What I wanted to come up with was a system under $1000 that would allow access to as many forms of digital media as possible. After researching the different options I ultimately chose a Windows 7 64-bit workstation with an i7 Intel processor, 24GB of RAM, and a 2TB SATA hard drive. When building a digital curation workstation running BitCurator, perhaps the most critical component is the system RAM. This is because BitCurator is designed to run in a virtual machine on a host operating system (hosts can be Windows, OSX, or Linux). As a general rule, the more RAM you have to dedicate to a virtual machine, the better performance you can expect. However, these specs reflect an optimal configuration; if you want to repurpose an existing workstation instead of buying a new one, you can run the BitCurator environment on any PC with a 64-bit capable CPU (most Intel and AMD CPUs have been able to run 64-bit operating systems for the last few generations), 2GB of RAM, and a 250GB SATA hard drive.

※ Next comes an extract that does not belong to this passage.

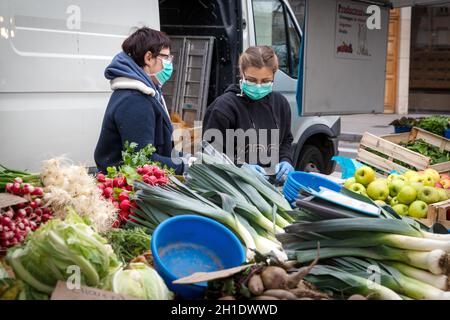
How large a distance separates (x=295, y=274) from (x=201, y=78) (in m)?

Choosing the system components was just the first step in building our digital curation workstation, however. The primary challenge most digital archivists face is getting physical access to their media. To address this, the MITH digital curation workstation includes an “All-in-One” memory card reader which allows access to everything from Sony Memory Sticks to micro SD cards. For an optical drive, you want a drive that can read as many formats as possible, so a drive that can read Blu-ray disks and is backwards compatible with older DVDs and CD-ROMs is ideal (you’ll want to check and make sure your drive can effectively read burned media as well). Zip disks, though comparatively short-lived, are still common enough that a born-digital curation workstation would be incomplete without a Zip drive. USB Zip drives are still available new from the manufacturer, and are also easily found on auction sites such as eBay.

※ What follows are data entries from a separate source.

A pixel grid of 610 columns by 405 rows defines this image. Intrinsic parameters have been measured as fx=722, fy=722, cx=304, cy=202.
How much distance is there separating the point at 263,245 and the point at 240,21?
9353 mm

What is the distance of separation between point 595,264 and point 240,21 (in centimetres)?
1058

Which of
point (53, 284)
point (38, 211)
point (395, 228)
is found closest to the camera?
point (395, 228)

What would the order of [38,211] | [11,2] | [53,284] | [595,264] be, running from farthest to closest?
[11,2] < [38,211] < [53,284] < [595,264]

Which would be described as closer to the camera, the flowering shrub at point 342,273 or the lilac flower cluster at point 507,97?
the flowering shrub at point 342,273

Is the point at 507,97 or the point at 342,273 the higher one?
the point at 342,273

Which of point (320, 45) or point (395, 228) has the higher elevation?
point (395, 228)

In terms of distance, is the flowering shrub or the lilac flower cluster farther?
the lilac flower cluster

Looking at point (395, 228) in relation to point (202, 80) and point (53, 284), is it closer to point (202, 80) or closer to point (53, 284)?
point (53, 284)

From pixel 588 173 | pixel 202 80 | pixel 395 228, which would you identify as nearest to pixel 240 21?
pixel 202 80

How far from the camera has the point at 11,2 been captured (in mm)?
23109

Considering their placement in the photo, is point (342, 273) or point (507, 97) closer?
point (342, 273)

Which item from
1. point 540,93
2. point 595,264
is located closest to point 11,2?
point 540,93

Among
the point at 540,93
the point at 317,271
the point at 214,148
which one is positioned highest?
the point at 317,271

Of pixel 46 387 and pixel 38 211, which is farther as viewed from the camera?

Perhaps the media types that present the biggest challenge are 3.5” and 5.25” floppy disks. For 3.5” floppy disks I recommend a USB 3.5” floppy disk drive because 1) they are still readily available, and 2) because USB devices integrate into the BitCurator environment more easily than those connected to a floppy disk controller on the motherboard. For the 5.25” drive we used the FC5025 device by Device Side, a USB peice of hardware that, when coupled with a 5.25” drive, allows a Windows, Mac or Linux PC to read a wide variety of 5.25” floppy disk formats, including Apple DOS 3.2 and 3.3, MS DOS, Commodore 1541, and Atari 810--just to name a few (see the above link for a full listing). For more on accessing 3.5” and 5.25” floppy disks, I recommend an article by Doug Reside (MITH alum and digital curator at the NY Public Library) titled: “Digital Archaeology: Recovering your Digital History”. Doug’s article is particularly helpful because not only does he outline the various media types and their required drives, but he also tells you where you can find the drives themselves, many of which are no longer manufactured.

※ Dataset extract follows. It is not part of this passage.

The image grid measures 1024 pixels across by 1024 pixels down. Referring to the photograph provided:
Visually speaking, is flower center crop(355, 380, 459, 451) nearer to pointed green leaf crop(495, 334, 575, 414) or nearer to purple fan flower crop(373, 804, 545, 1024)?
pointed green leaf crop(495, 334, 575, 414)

Once complete, we didn’t have long to wait before using our new digital curation workstation. Travis Brown, one of the directors here at MITH, came to me with a stack of 5.25” floppy disks containing some of Neil Fraistat’s early work on Percy Shelley’s manuscripts. Back in the early 90s, Neil had transcribed the Prometheus Unbound portions of Percy Shelley’s notebooks (ms Shelley e.1, e.2, e.3), painstakingly recreating in WordPerfect 4.2 each of Shelley’s hand-marked notations. For example, lines that were struck through in the manuscript were likewise struck through in the WordPerfect documents, along with word changes and emendations. If we could recover Neil’s early digital transcriptions, they could serve as a foundation for the work being done on the Shelley-Godwin Archive, another project here at MITH. Using the FC5025, we were able to access the disks and copy the file contents onto the workstation’s hard drive. We then used the current version of WordPerfect to convert the transcriptions into a modern document format. The time saved by recovering Neil’s original transcriptions goes beyond just that needed to retype the original documents; it includes the careful validation work done by Neil’s collaborators at the Bodleian Library. Taken together, their work represents a significant example of early digital humanities work, work that is now available to us because of the tools described above. From here the electronic transcriptions will be used to form a foundation for further TEI encoding and be an important part of of the Shelley-Godwin Archive.
This is just one example of how we here at MITH anticipate being able to use our new digital curation workstation, and, we think, makes a pretty compelling case for similar workstations being an essential part of any digital humanities center.
Porter Olsen is a Ph.D. candidate in the University of Maryland Department of English and a Graduate Research Assistant with the BitCurator project at MITH.